Tech-savvy firms are seeing their social media sites ruthlessly stung by sophisticated attacks from cunning cyber criminals – in an illegal online industry now worth billions.
That’s the worrying web warning from one security expert after figures revealed cyber criminals are increasingly targeting companies utilising the likes of facebook, Twitter and Linked-In. Dave Ewart, director at Blue Coat, a firm specialising in corporate web security that count nearly 90 percent of the world’s Fortune 500 companies among their clients, said the methods used by cyber criminals are becoming “very clever.”
“These threats really are sophisticated. We’ve seen cyber criminals ‘recommending’ something you think is from a friend (on facebook) – they really like that,” Ewart told 7DAYS while on a visit to Dubai.

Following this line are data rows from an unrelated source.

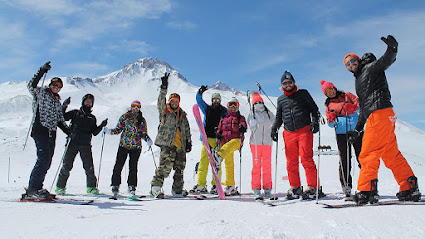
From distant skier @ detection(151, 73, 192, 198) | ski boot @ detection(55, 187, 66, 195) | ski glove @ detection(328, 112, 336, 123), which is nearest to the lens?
ski glove @ detection(328, 112, 336, 123)

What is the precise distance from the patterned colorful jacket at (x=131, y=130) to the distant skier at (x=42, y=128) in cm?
137

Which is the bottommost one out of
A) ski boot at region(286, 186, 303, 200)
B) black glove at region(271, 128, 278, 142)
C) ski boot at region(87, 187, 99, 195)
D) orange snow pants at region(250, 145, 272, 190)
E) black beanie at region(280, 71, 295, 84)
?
ski boot at region(87, 187, 99, 195)

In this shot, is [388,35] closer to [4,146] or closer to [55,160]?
[55,160]

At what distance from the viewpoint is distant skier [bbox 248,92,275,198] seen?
18.4 feet

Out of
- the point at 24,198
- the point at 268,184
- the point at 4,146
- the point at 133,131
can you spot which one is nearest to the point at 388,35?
the point at 268,184

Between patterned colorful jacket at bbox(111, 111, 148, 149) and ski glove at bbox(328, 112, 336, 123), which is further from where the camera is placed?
patterned colorful jacket at bbox(111, 111, 148, 149)

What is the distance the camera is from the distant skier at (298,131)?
4.94 m

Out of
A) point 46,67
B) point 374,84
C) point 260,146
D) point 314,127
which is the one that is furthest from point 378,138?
point 46,67

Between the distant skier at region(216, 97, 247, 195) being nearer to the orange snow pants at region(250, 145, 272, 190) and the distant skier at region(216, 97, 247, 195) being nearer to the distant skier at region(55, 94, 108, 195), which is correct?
the orange snow pants at region(250, 145, 272, 190)

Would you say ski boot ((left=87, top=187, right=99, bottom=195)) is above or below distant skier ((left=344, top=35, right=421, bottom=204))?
below

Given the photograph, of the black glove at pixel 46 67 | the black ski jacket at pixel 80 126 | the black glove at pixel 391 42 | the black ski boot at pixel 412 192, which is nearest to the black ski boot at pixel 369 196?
the black ski boot at pixel 412 192

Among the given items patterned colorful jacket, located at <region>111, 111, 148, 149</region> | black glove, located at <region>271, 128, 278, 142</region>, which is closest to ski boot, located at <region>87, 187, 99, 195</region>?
patterned colorful jacket, located at <region>111, 111, 148, 149</region>

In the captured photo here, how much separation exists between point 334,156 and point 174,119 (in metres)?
11.5

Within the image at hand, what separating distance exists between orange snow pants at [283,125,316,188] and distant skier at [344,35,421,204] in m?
1.07
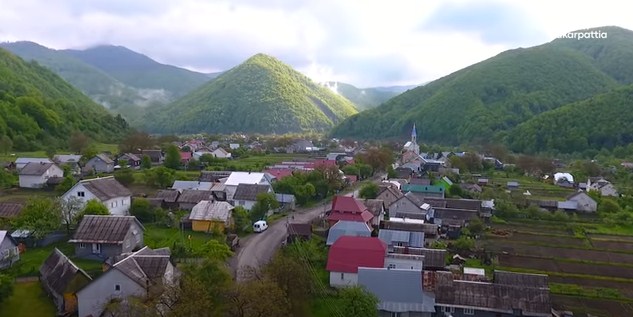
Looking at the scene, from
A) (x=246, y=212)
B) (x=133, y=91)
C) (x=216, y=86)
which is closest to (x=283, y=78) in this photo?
(x=216, y=86)

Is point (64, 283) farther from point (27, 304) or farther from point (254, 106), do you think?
point (254, 106)

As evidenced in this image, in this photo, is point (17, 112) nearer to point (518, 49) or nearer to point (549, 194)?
point (549, 194)

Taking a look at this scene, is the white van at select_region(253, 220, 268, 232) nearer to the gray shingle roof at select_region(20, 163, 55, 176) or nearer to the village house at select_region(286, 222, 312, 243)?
the village house at select_region(286, 222, 312, 243)

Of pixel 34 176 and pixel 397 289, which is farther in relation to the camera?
pixel 34 176

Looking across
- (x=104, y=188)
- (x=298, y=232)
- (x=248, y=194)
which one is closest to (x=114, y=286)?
(x=298, y=232)

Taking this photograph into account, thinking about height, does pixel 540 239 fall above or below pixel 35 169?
below

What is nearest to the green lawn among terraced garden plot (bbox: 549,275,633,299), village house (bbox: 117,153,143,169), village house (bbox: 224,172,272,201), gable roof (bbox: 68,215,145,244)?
gable roof (bbox: 68,215,145,244)

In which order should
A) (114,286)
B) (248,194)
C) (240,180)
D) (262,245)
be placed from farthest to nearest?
(240,180)
(248,194)
(262,245)
(114,286)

“Facebook is a phenomenon – companies use it, individuals love it… and so do cyber criminals. They are after money. They are unscrupulous. In the corporate world they are trying to trick you to steal company data or banking codes and banking transactions.” A recent survey conducted by Blue Coat revealed nearly one in four of the massive 3.3 million malware attacks carried out online each day are now conducted on social networking sites.
“It’s big business, it’s organised criminal activity,” said Ewart. “The web security industry spouts that it’s worth more globally than the drug trade. I’m not too convinced it’s quite as high, but it’s not a kick in the shins. It’s worth billions.”

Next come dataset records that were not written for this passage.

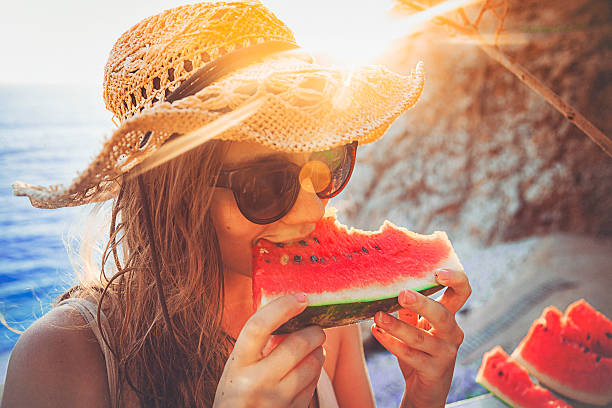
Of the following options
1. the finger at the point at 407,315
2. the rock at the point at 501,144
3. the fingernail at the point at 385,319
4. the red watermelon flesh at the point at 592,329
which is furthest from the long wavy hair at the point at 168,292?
the rock at the point at 501,144

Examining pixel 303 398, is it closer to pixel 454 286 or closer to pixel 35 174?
pixel 454 286

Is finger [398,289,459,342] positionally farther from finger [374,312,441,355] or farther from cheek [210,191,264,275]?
cheek [210,191,264,275]

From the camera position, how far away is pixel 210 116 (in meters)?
1.08

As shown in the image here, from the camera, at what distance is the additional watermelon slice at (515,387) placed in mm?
2740

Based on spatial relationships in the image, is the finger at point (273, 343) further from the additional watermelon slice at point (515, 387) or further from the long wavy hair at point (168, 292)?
the additional watermelon slice at point (515, 387)

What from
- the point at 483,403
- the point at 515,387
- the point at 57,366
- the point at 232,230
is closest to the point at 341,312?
the point at 232,230

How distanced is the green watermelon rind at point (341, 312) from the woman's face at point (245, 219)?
328 millimetres

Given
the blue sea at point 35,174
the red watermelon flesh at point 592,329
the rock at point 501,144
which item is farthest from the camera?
the rock at point 501,144

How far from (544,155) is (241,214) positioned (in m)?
5.43

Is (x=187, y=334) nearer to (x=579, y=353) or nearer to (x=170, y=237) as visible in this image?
(x=170, y=237)

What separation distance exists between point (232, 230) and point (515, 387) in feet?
8.19

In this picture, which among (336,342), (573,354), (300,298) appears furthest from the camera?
(573,354)

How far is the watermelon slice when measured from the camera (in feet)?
4.65

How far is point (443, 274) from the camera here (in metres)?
1.49
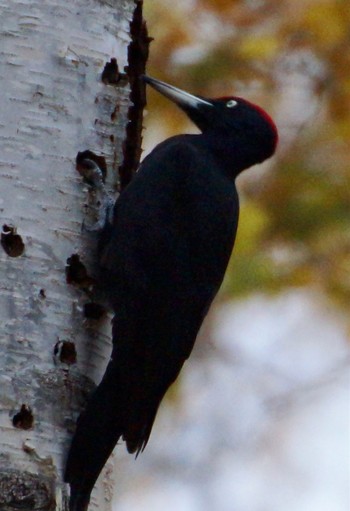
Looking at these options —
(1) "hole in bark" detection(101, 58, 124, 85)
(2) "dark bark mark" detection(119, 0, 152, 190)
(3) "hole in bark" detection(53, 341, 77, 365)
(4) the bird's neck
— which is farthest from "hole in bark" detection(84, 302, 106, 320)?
(4) the bird's neck

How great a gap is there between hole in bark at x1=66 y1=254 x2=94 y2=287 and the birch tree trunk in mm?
24

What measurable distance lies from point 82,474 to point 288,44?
10.7 feet

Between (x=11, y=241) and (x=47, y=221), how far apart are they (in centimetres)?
15

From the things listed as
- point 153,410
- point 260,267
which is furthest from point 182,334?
point 260,267

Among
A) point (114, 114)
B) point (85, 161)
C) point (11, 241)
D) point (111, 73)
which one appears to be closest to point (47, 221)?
point (11, 241)

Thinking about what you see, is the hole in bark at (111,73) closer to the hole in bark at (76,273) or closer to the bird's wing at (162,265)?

Cyber criminals are targeting employees who conduct business transactions on smartphones on unsecure mobile networks outside the office. Ewart said: “The damage can catastrophically interfere with a company’s computer network.
“The cost of fixing it can be astronomical – it can run from the tens of thousands to the hundreds of thousands,” he added, saying that the prospect of a firm being so badly hit by cyber criminals it goes bankrupt “could happen”. The key, he says, is prevention rather than cure.
“It’s about policy and security. It’s allowing the marketing chief access to upload updates onto facebook but not allowing finance to post financial data on it,” said Ewart, adding software now exists for firms that can prohibit employees mentioning certain keywords online that refer to projects the company wishes to keep secret.